When I got home from work, I spent like 10 minutes staring at the mirror. For some reason, I'm not happy with my eyes today. They look too close together. My face is fat, from both swelling, the steroids, and just being overweight. I guess I was expecting a miracle in the form of looking exactly the way I did before Graves. Except I was like 30 pounds lighter and tanner and younger. And my left eye looks bigger now, when for the last two years, I've been getting used to my right eye being bigger. I think I'm just having a Terrible, Horrible, No Good, Very Bad Day (for no reason) and I'm being hard on myself. I think Drs. C and S would cry if they knew I was bashing their hard work, but something just doesn't look right today. Then again, I'm dizzy as all get-out, so maybe I'm not seeing correctly. I still can't wear makeup, and my eyelashes are actually really obnoxiously long but also blond, so when I wear mascara, it completely changes the way my eyes look. I think they look much better with mascara, but who knows if that'll still be the case. I never worried much about mascara before Graves.

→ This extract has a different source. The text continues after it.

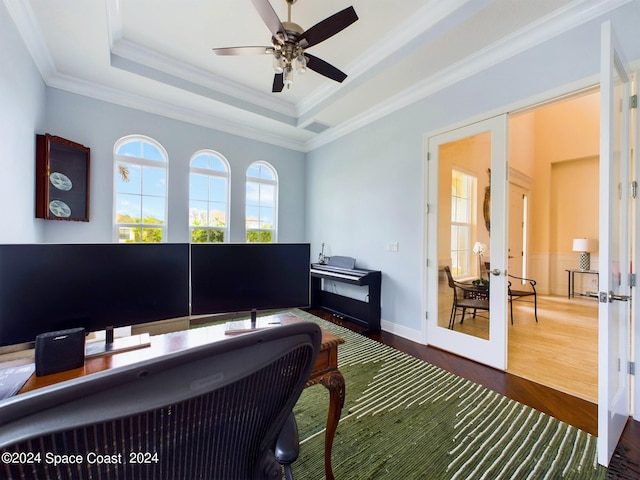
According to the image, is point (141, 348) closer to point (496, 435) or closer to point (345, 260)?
point (496, 435)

So what did I eat for lunch? McDonalds. I was starving and cranky and just wanted to be able to get home and take a nap. I'm going to call my primary care doctor and see about getting in to see a nutritionist or dietitian. I know what to eat and what not to eat, but there's something in my head telling me I deserve ice cream or something greasy. I don't have the funds to reward myself with nice things so I reward myself with food, and I've never been that like until the past year or so.

After my afternoon-nap-turned-evening-coma, I realized someone put my laundry in the dryer. With a dryer sheet. Half my things I either don't dry in the dryer, and even if I do, I never use dryer sheets anymore. Not only do they ruin the dryer, they ruin your clothes. And you shouldn't use fabric softener/dryer sheets on towels, otherwise your towels won't be as absorbent. So that annoyed me. It shouldn't have been that big of a deal, but when you add it to the rest of my  Terrible, Horrible, No Good, Very Bad Day, it really set me off.

Fortunately, my Junior League conference call was without incident. As recording secretary, I take the minutes, so I have to try and stay focused, which is so hard on a conference call when the interwebs is calling my name. It lasted 45 minutes and I was so tired. So tired that I am going to bed "early" tonight. I don't know what it is, but I've had a hard time going to be "on time" this week. Tonight will not be an issue.